Chapter V: The Traitor's War
Prelude: 1792-1800
The text of a proposed Second Amendment to the Constitution was released for consideration by the states on September 11, 1791. The plan was to divide the nation into many districts from which individual members would be elected to serve in the House of Representatives. These districts would be drawn over the nation at large and would cross state borders, continuing the idea that Representatives would represent the nation as a whole, not specific states. The amendment would also provide for a method of increasing the size of the House of Representatives, an improvement over the Constitution, which stated simply that there should be a representative for every 30,000 citizens. Now there would be one for every 40,000 until it reached 200 members (the House had already surpassed 100 members), then specified only that districts would represent no more than 50,000 citizens.
Supporters of the amendment pointed to this improved formula and the districting method of electing members as virtuous improvements over the previous allotment method. By January of 1792, every state but New York, Virginia, and Canada had ratified the amendment, which meant it had been approved. Over the next two months, New York and Virginia would both ratify.
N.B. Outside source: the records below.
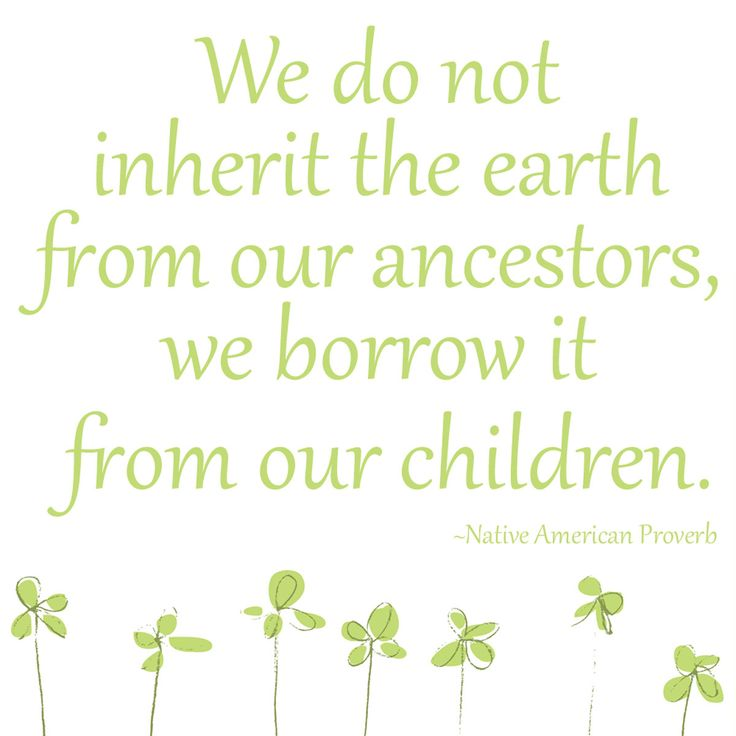 Earth Month/Day Printable by Rebecca E. Parsons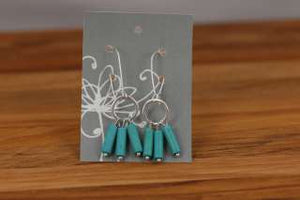 Earrings with Hooks  (95)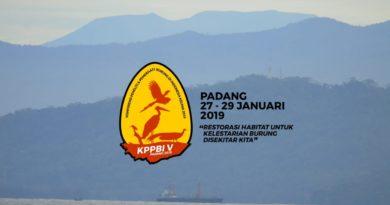 Konferensi Peneliti dan Pengamat Burung Indonesia ke V, Padang
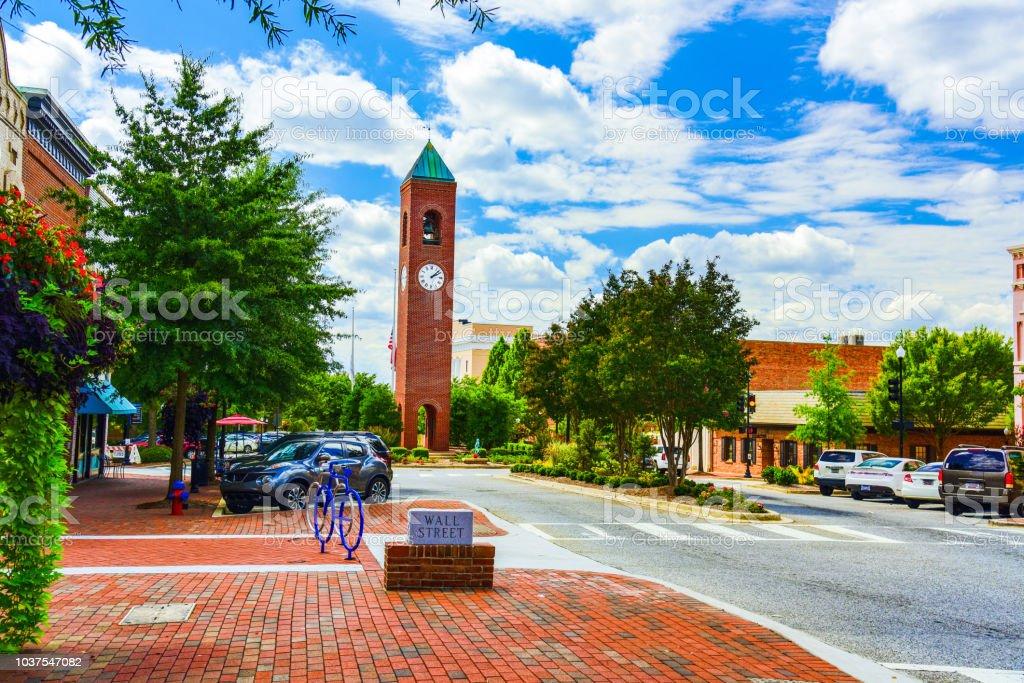 Downtown Spartanburg South Carolina SC stock photo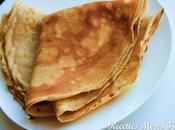 """recette Crepes Chandeleur """"Dutch Pancakes"""" hollandaises"""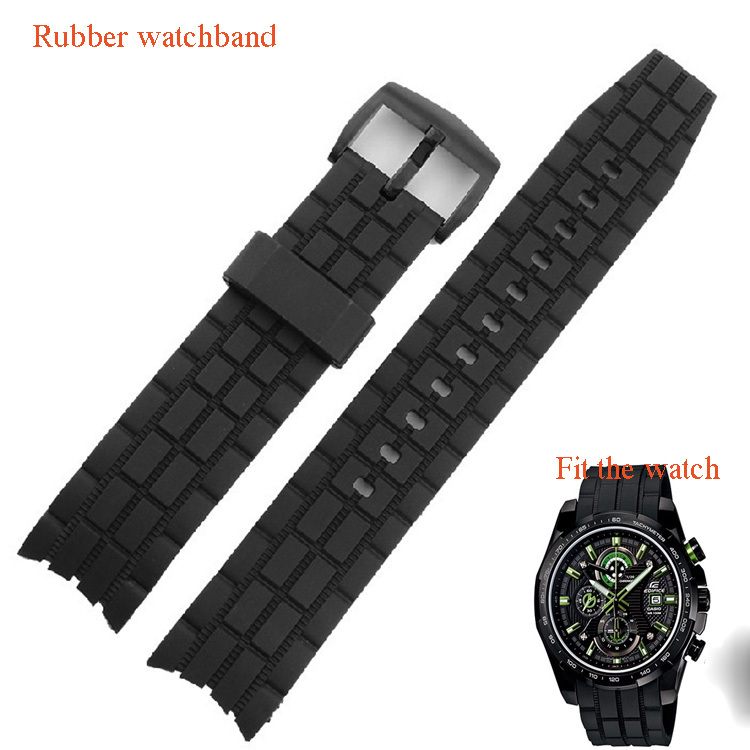 цена Black special curved end watchbands sport watches men straps fit EF-523 watch accessories waterproof free shipping bracelet 22mm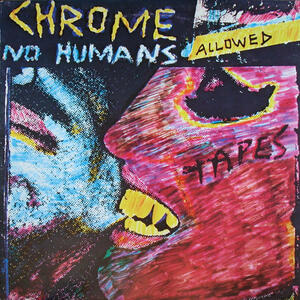 Cover of vinyl record NO HUMANS ALLOWED by artist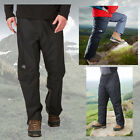 The North Face Men's Venture 1/2 Zip Waterproof Trousers- XXL Long - New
Canada rejected the amendment, clearly as a political statement rather than out of actual objection to the amendment. Since the crisis of last year, Canadians had become increasingly wary of their presence in the American nation and many politicians had by now simply refused to cooperate with the Federal government. The statement they intended to send now was an objection to their very presence in the United States, or at least to their current situation. The move shocked Americans of other states and was met largely with approval in Canada itself. Though at this point there was enough support to remain a member of the United States to prevent any further anti-American movement, in time the situation would change and the next decade would see a growing movement in Canada for independence.
Before elections could take place, districts had to be drawn up first, a task that proved more politically charged than anyone could have predicted. First, a debate raged over who should map the districts. Finally, the Supreme Tribunal ruled that a select group should be assembled to divide the nation into its districts. This committee assembled in April and then set about the painfully grinding task of mapping the nation and the districts. Political squabbles and new appointments (the committee had to be enlarged to include members with knowledge of each state) and the admission of the State of Kentucky delayed the trying process but the result was produced before June. 112 districts now pockmarked the map of the United States.
The elections coincided with the second Presidential elections. George Washington had been considering retiring, but was urged to run again to provide some stability to a national government which was anything but stable. By March of 1793, George Washington had been unanimously elected President and Democratic-Republican elements had become the slight majority in the new House of Representatives. Congress reconvened in May and eagerly set about conducting the business of government again.
At the urging of now Secretary of Treasury Alexander Hamilton, Congress implemented new taxes to pay off Revolutionary-era debts and signed the Pinckney Treaty, which settled disputes with Britain as well as benefitting trade between the nations. A tax in Pennsylvania was settled in 1794 after Congress permitted the gathering of state militias by the President.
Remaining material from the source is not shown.